Wavefront Eximerlaser Correction (VIS STAR S4 IR Eximer-Laser)
The Excimer laser system ensures the individual treatment by coupling with the wavefront analysis, fully automatic iris recognition, variable spot scanning, and variable laser pulse rate. The Excimer laser, developed at the end of the 1970s, produces radiation in the ultraviolet wavelength range. The light pulses occur in a high-pressure gas mixture transferred at a high-voltage discharge of 25,000 volts in an energetically excited state. Special computer-controlled optics form the laser pulses. They are distributed over the cornea so that the desired modeling is achieved by eliminating short-sightedness and long-sightedness, corneal curvature, and eyes with higher-order (aberrations).
VISX STAR S4 IR© Excimer Laser Advantages
The fully automatic VISX Iris recognition
The pattern of the iris or eye is – like a fingerprint – an individual characteristic. A picture of the iris is taken in the preliminary study framework while the patient is sitting. Then the eye can be aligned later when the patient is lying down: With iris recognition, it is possible that the Wavefront Analysis data can be correctly projected onto the patients’ cornea. The iris recognition, therefore, provides a basis for the correct adjustment of the treatment.
Variable Spot Scanning, Variable Repetition Rate
While the first Excimer laser sent out a laser beam with large diameters, more modern devices use a very small beam diameter, which moves at a high frequency over the cornea (“flying spot”). It is registered using a feedback mechanism, where the laser has already removed corneal tissue. By selective removal, a more accurate and more sparing treatment on the cornea is possible since the same point is never treated twice.

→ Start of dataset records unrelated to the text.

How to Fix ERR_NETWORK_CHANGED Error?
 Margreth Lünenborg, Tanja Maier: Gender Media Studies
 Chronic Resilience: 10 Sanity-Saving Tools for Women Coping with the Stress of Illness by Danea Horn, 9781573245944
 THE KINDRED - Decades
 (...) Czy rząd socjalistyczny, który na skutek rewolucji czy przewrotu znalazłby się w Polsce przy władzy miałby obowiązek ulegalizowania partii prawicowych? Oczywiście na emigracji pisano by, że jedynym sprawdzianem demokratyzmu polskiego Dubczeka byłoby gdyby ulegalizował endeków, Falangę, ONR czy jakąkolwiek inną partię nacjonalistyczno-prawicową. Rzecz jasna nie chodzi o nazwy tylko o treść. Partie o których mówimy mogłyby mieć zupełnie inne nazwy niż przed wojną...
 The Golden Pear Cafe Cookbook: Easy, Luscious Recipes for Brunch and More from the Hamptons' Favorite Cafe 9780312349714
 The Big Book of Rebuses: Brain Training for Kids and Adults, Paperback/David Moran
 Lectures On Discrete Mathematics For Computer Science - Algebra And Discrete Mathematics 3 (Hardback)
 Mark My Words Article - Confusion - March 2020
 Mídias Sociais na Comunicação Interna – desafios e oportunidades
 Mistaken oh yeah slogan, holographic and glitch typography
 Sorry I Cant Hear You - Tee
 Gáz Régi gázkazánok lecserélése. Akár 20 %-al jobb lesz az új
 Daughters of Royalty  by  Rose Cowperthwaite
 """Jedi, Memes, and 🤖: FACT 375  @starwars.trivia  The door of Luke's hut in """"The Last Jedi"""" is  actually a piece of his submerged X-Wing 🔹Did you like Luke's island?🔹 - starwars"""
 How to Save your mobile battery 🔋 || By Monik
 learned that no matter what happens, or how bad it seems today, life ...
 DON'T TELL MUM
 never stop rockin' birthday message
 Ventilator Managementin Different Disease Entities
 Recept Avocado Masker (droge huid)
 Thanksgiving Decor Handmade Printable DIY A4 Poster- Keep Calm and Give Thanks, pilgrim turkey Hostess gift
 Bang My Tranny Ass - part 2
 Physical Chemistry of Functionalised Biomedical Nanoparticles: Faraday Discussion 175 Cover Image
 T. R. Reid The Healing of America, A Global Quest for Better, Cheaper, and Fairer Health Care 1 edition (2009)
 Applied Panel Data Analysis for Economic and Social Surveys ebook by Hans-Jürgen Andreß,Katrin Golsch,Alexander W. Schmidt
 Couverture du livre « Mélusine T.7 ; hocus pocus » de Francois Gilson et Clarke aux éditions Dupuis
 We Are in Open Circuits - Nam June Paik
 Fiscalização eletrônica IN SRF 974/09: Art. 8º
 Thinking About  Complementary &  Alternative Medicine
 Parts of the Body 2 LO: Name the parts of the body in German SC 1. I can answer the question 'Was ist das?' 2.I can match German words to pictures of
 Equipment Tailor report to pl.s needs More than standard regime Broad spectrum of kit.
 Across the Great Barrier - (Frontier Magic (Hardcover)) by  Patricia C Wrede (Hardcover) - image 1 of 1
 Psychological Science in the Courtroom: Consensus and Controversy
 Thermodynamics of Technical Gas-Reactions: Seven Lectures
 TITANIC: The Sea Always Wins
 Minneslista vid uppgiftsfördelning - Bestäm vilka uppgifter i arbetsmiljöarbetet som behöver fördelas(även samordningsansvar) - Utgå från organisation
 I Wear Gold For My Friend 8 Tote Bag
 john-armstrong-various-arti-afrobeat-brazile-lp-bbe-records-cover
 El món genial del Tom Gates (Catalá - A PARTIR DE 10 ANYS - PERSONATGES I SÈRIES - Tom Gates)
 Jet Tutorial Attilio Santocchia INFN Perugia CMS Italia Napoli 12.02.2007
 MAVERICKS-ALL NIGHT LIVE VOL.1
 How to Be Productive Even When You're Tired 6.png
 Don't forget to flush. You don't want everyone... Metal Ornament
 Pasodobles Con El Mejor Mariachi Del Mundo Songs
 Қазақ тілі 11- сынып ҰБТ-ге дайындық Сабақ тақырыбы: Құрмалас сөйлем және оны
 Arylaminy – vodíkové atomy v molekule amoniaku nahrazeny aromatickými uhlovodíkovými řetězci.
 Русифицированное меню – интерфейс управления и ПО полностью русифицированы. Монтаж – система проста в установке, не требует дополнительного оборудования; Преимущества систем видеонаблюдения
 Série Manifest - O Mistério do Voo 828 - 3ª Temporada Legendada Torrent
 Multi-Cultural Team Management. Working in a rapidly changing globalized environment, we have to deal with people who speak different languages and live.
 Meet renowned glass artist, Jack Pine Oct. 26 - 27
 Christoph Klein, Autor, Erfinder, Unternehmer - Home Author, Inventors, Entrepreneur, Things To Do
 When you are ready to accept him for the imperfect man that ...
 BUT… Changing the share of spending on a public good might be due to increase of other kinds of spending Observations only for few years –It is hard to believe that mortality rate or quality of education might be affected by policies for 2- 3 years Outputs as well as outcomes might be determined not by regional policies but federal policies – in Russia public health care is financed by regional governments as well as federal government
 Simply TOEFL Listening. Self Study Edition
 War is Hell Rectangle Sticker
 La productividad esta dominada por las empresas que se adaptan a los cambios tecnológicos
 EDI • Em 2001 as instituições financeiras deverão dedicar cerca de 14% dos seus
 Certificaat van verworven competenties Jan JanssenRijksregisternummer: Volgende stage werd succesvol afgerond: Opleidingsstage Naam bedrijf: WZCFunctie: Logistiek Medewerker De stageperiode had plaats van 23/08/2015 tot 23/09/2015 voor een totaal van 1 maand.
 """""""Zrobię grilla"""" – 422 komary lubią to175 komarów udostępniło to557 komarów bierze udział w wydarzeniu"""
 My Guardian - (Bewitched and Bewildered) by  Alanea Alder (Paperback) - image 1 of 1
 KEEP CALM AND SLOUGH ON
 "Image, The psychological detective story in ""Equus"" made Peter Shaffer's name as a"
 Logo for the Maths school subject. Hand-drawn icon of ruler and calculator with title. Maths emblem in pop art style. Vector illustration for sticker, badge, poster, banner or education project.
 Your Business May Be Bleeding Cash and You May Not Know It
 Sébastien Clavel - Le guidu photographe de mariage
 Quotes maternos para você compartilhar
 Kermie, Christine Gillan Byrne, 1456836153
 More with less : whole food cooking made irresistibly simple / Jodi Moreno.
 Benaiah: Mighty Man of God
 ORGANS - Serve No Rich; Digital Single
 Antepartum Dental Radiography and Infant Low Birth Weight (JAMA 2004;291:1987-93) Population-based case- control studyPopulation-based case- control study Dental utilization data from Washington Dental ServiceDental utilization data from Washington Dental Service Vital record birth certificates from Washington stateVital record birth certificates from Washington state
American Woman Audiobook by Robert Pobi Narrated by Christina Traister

The VISX STAR S4 IR Excimer laser has a variable Laser beam, i.e., the diameter can vary from 0.65 mm to 6.5 mm. Also, the laser pulse rate can be adjusted from 6 to 20 Hz. Overall, the same result can be achieved with less corneal ablation, which is especially advantageous for patients with a thinner cornea.
Active Track 3-D Eye Tracking System
Eye trackers are an essential part of modern laser systems. Eye trackers detect even minimal and involuntary eye movements and quickly equalize them: sensitive sensors and cameras observe the pupil’s position with approximately 120-240 measurements per second. When the eye – or the patient’s head – is moved during the laser treatment, a signal is sent to the laser eye tracker and reports the changed position. The laser adjusts its ablation profile to the new position and follows the eye movement; therefore, it is called The Eye Tracking System.
Simple Eye trackers are only able to capture horizontal and vertical movements (in the x and y-axis). New technologies – such as the VISX STAR S4 IR Excimer laser Iris recognition – enable it, in addition to taking rotatory (circular) eye movements in the z-axis into account.
Operational risks can be reduced to a minimum through responsible action and quality management but cannot be completely ruled out.
There are possible solutions for all complications. The use of state-of-the-art technology, further regular training, and the experience of the operators make a decisive contribution to minimizing the risks associated with iLasik interventions.